If you love others, you surely will not kill them, nor commit adultery with them, (which is not loving despite popular sentiment to the contrary – let us not call that “love”), nor steal from them, nor bear false witness against them, and, of course, you will honor your father and your mother if you love them. The sixth, you see, contains the first five.
It is striking that these commandments regarding love for one another are apparently all that is needed to enter into life. The whole law is seamlessly interwoven. When we love one another, we are in fact loving God, just as, if we love God, we will of course love one another as fellow creatures and images of God.
Do you know how good it feels when someone praises your work? When they look at what you have done and they love what you have made, it can feel like love for you. Even more so, when someone admires our children, sometimes we take it as a compliment to ourselves. And it is, in a way. Our children are made out of the stuff that we are made out of. And they have been deeply shaped by how we have reared them. Loving my child is loving me, to some extent. At least it can feel this way.
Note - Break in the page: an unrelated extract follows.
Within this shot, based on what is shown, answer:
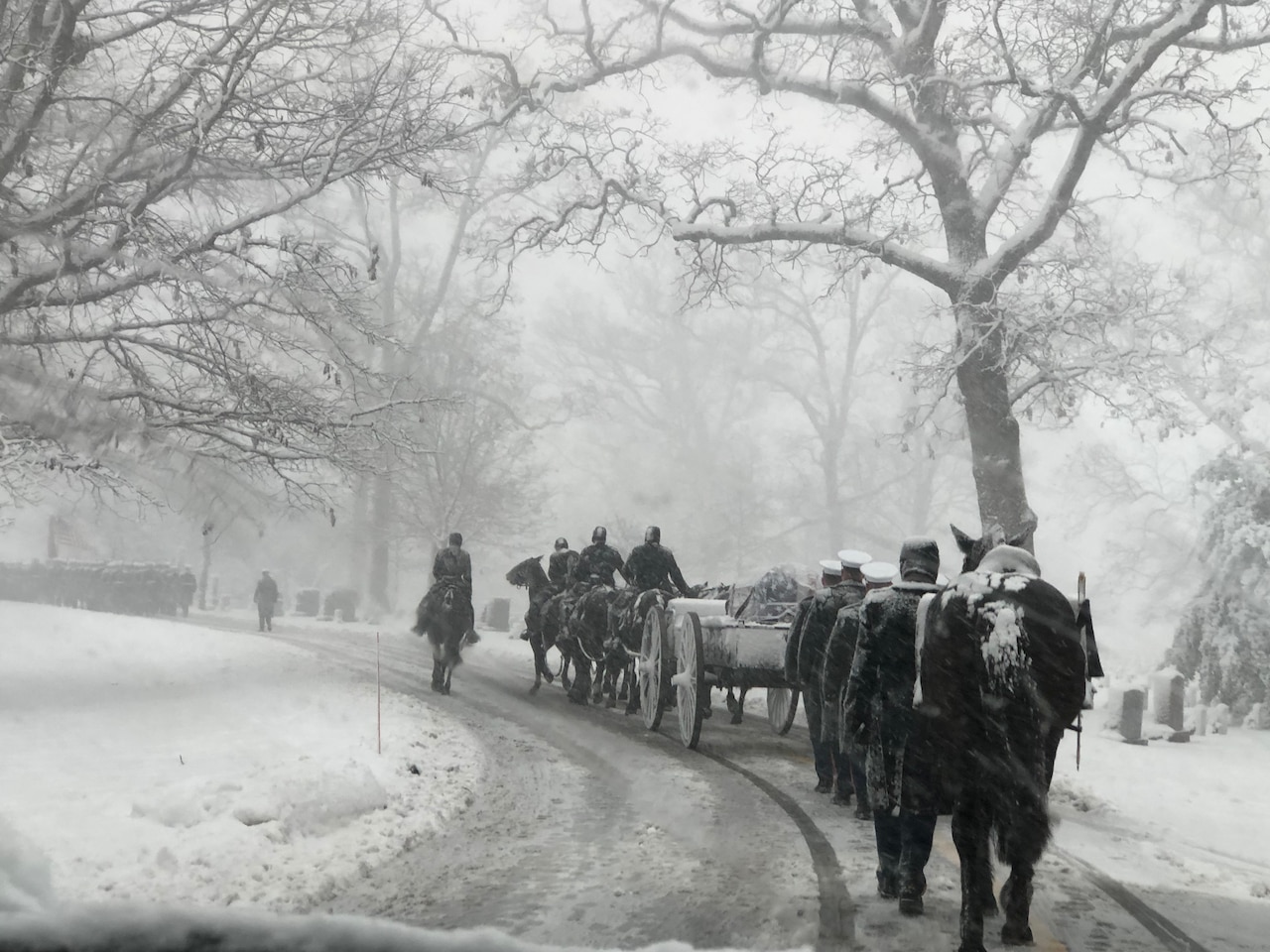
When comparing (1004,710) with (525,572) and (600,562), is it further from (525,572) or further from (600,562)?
(525,572)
This is so much more true of God. When we truly love his creation (not idolatrously – but truly), we love him. He made us in His image and his likeness. To love one another and to love ourselves is to love the image of God. Because we are finite creatures, we cannot love God without loving his image. Without the icon, we cannot reach the prototype. We must love God through his image – that is, through each other. And, furthermore, we cannot love his image, that is each other, without growing in our love for God. If we really love each other, this love will lead us to the love of God. If we really and truly love each other, that will be enough. It will be the seed that grows into a great tree. Without the seed there will be no tree and the seed already contains the tree in potentiality. The seed, then, is enough. Provided we nurture it and allow it to grow.
Now, growth will be necessary. The rich young man claims to already have the seed – to keep the commandments and to love his neighbor (19:20). Many of us are not there yet. Many of us are unloving in various ways. And therefore we have yet to acquire even the seed that will give us life. But this rich man is loving of others and he keeps the commandments of God regarding other people – or so he thought.
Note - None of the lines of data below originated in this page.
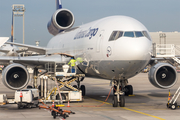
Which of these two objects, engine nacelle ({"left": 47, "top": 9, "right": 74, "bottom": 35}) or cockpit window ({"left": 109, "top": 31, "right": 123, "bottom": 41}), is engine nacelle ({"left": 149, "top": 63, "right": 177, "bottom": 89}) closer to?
cockpit window ({"left": 109, "top": 31, "right": 123, "bottom": 41})

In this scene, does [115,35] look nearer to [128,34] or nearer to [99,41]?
[128,34]

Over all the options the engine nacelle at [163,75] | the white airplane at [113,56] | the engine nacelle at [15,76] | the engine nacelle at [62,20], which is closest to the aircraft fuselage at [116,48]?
the white airplane at [113,56]

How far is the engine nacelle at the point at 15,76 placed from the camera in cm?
1680

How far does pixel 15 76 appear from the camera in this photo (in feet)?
57.3

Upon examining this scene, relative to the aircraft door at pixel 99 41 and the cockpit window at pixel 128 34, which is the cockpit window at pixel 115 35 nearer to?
the cockpit window at pixel 128 34

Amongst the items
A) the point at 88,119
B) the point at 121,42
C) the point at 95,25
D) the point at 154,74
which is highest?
the point at 95,25

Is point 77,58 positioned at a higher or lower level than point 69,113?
higher

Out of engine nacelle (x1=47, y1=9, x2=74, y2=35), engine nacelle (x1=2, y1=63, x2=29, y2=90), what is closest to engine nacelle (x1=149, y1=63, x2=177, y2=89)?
engine nacelle (x1=2, y1=63, x2=29, y2=90)

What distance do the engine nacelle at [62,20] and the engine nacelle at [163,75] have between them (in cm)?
987

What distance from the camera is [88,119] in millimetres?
10688

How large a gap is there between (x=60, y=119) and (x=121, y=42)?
4.32 metres

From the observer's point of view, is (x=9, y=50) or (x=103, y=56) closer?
(x=103, y=56)

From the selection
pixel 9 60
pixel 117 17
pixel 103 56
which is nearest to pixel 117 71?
pixel 103 56

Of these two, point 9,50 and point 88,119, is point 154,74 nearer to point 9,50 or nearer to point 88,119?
point 88,119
Jesus, I think, reveals that the rich young man is perhaps not so loving as he imagines himself. Because what Jesus proposes to him, when he seeks perfection, is that he sell his possessions and give to the poor (19:21). Now, that would be a loving thing to do. Indeed, that is just the sort of way in which of the rich young man loves himself. He loves himself by allowing himself to have many possessions. If he loved others as he loved himself, he would then give these possessions to them! Furthermore, if he really loved himself, he would give these possessions away because then, as Jesus tells him, he would have treasure in heaven (19:21). The act would be loving of both others and self.
But that was sadly more loving than the rich young man was willing to be. If we think we are loving, Jesus will show us a way to deepen our love. Our love must grow if it is to be alive. The way to life is a love that grows, a love that deepens, a living love, not a static artifice of love. The way to life is living growing love. If we want to live, we will follow Jesus, and he will show us the way to grow our love. And then to grow it again and again. Eternal life is eternal growth. That which does not grow is dead. That which is living is growing.